Distributed Databases Flashcards
What are the three key topics of DD?
- Replication: Keep a copy of the same data on several different nodes
- Partitioning: Split the database into smaller subsets and distribute the partitions to different nodes
- Transactions: Units of work that groups several reads and writes to be performed together in the database (NOT EXAM MAT!!)
Why is Replication important?
- Data scalability: increase read throughput by allowing several machines to serve read only requests
- Geo-scalability: to have the data close to clients
- Fault tolerance: to allow the system to work even if parts are down
What are the roles of Replication nodes?
- Leader: nodes that accept write queries from clients
- Follower: nodes tha tprovide read-only access to data
What are the usual paradigms for implementing replication?
- Single-leader: a single leader accepts writes, which are distributed to followers
- Multi-leader: multiple leaders accept writes, keep themselves in syunc, and update follwers
- Leaderless: all nodes are peers in the replication network
What is the main idea of Write Ahead Logs (WAL)?
WAL replication writes all changes to the leader and follower. Then, the followers apply the WAL entries to get consistent data.
Who uses WAL?
PostgreSQL and Oracle
What is logical based replication?
It generates a stream of logical updates for each update to the WAL
What are some examples of Logical updates?
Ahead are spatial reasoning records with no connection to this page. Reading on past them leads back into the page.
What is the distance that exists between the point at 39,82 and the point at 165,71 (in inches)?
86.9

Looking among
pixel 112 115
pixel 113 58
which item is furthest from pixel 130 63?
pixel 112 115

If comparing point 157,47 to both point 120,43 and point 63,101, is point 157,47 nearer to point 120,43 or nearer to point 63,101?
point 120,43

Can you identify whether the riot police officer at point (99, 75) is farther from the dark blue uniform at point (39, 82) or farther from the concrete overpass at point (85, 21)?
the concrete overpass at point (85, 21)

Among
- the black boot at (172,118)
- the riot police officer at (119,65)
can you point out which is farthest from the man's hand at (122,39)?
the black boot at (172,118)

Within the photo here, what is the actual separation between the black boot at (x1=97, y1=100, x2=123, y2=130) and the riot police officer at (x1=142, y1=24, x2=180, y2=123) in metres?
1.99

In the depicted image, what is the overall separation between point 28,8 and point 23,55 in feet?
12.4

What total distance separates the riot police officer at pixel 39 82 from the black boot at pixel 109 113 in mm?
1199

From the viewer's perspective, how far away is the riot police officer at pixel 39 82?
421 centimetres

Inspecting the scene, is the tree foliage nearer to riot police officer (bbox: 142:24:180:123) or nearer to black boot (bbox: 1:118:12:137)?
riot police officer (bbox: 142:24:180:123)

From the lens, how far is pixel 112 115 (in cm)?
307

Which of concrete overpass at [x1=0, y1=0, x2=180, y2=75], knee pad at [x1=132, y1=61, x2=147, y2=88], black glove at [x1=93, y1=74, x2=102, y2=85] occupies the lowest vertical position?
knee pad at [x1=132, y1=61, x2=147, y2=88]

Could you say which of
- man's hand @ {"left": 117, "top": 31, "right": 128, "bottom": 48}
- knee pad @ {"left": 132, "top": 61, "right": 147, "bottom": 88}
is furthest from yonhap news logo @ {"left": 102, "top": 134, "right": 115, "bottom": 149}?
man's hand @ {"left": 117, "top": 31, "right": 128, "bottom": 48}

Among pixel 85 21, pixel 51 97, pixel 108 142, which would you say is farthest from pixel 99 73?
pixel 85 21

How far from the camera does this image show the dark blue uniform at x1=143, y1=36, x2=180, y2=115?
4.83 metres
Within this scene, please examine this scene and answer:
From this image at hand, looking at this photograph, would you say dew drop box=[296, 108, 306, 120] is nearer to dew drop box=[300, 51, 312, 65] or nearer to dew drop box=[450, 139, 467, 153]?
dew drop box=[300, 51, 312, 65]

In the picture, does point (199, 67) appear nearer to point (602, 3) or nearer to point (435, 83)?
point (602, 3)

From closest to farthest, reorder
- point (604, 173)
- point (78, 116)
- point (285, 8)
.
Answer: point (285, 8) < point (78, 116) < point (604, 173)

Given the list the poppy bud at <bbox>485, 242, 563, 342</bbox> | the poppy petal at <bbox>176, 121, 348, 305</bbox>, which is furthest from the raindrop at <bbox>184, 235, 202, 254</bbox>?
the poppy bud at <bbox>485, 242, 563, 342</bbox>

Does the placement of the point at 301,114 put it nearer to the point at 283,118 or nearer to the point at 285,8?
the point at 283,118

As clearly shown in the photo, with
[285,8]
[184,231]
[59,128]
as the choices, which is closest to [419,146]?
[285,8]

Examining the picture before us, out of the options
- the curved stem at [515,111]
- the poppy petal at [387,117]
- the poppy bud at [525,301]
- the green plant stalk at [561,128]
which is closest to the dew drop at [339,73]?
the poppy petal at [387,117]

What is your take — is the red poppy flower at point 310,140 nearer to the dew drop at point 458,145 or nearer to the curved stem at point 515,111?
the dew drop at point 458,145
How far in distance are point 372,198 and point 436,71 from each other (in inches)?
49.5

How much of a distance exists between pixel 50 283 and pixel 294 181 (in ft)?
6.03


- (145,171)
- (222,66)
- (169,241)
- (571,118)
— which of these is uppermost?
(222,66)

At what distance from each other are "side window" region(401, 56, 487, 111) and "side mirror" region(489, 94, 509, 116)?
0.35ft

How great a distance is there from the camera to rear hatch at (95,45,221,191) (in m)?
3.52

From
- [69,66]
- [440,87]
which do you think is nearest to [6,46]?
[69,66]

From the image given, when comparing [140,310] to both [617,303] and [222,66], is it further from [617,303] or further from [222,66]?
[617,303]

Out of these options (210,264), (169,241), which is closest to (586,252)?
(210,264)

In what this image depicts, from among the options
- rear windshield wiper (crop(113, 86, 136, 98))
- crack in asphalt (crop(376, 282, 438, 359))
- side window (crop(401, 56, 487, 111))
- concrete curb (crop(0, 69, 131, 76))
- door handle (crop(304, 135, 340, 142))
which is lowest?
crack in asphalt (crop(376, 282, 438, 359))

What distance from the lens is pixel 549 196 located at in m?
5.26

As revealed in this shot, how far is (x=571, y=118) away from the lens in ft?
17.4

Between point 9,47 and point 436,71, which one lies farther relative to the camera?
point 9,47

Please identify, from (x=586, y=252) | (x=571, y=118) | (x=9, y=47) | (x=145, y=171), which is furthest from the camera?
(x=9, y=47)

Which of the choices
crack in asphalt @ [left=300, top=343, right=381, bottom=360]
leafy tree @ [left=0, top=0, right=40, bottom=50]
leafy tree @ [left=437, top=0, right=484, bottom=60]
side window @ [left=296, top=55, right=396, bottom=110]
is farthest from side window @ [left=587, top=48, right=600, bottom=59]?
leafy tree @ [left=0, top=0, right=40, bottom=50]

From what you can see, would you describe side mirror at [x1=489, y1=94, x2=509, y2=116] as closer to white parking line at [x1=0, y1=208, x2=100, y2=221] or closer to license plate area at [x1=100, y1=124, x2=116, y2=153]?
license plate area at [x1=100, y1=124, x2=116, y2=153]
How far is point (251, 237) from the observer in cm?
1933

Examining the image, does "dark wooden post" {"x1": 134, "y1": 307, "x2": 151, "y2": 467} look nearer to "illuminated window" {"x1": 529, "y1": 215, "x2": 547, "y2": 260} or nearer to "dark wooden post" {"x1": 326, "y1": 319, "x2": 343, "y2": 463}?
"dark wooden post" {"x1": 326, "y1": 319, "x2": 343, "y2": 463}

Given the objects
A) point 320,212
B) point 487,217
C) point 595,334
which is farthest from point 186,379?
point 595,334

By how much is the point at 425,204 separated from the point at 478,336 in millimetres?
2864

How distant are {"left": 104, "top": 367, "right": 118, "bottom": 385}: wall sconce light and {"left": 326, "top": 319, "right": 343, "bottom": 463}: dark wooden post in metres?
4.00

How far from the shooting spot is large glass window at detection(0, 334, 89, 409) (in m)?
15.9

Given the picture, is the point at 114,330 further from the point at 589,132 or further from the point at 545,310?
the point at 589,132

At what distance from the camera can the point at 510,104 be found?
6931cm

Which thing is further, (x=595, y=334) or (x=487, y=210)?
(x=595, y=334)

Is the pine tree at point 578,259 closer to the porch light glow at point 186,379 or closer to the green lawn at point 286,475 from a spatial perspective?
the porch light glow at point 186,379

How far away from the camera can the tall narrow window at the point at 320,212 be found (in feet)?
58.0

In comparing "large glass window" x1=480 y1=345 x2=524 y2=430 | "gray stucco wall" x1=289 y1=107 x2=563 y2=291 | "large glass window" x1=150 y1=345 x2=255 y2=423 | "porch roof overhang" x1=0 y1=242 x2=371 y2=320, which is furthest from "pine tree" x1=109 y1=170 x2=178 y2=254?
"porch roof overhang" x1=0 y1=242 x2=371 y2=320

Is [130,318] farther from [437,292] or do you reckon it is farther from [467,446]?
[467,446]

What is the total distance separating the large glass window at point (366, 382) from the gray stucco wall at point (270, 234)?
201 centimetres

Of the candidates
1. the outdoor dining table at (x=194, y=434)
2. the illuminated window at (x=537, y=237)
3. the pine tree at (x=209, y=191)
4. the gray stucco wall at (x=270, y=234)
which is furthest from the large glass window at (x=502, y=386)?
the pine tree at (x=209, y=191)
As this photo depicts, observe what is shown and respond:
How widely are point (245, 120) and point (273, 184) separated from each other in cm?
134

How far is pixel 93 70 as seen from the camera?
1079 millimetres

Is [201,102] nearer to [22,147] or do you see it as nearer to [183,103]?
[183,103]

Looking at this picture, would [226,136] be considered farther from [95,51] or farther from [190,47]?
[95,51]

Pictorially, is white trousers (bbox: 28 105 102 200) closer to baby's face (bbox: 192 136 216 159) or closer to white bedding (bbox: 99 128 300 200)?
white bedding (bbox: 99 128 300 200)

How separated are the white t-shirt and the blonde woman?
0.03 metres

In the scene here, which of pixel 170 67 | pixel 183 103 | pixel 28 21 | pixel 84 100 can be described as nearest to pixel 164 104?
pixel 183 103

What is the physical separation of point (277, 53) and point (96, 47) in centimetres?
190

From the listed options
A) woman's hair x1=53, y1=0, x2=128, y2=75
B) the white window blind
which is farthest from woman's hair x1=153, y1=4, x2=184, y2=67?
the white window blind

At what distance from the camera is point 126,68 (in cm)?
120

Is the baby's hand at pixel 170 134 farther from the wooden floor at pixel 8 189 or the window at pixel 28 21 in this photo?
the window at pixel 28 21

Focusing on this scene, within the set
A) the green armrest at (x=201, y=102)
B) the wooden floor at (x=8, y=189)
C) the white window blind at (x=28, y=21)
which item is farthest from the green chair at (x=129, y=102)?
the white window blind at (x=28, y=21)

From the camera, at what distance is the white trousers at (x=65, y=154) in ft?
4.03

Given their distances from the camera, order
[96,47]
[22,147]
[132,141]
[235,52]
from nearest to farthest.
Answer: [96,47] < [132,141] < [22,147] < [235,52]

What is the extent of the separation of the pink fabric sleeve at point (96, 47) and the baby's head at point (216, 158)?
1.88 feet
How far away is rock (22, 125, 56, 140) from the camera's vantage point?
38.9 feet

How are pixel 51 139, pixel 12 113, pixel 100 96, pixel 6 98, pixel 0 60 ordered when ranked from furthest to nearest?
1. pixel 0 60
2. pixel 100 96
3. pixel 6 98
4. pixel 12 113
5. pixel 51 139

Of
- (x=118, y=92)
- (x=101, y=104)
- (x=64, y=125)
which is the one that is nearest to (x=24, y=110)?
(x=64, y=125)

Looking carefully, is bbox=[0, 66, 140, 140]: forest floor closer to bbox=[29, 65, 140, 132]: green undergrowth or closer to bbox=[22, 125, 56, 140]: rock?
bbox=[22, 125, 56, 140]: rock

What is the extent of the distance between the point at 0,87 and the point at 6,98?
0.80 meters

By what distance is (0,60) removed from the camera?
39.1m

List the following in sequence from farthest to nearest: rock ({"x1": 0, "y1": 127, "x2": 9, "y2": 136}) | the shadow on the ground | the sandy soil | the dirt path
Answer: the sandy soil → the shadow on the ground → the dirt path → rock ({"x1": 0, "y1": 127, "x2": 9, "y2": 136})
- For new records, the insertion value
- For deleted records, the ID
- For updates records, the ID and updated value
Used by MongoDB and MySQL
What is the main problem with WAL?
It is bound to the implementation of the data strcutre. If it changes in the leader, it stops working
How does replication work when using Logical based replication?
- Take a snapshot from leader
- Ship it to replica
- Get an ID to the state of the leader’s replication log at the time the snapshot was created
- Initialize the replication function to the latest leader ID
- Retrieve and apply the replication log until it catches up
What is the main point of Synchronous replication?
The writes need to be confirmed by a configurable number of followers before the leader reports success.
What is the main point of Asynchronous replication?
The leader reports success as soon as the write was confirmed to disk, followers apply their own changes.
Name some characteristics of Synchronous replication.
- A follower is guaranteed to have up to date information with the leader
- The data is available even if the leader fails, on the followers
- If not enough followers respond, the operation cannot be processed
- All writes are blocked by the leader until enough follower writes are confirmed
- Impractical in real life
Name some characteristics of Asynchronous replication
- It has higher availability since writes are not blocked as much
- A follower is never guaranteed to have up to date copy
- Writes are not guaranteed to be durable in case of leader failure
Describe Synchronous replication as it relates to consistency and availability.
SR is very consistent, but not so available since it blocks writes until the current one is reported a success.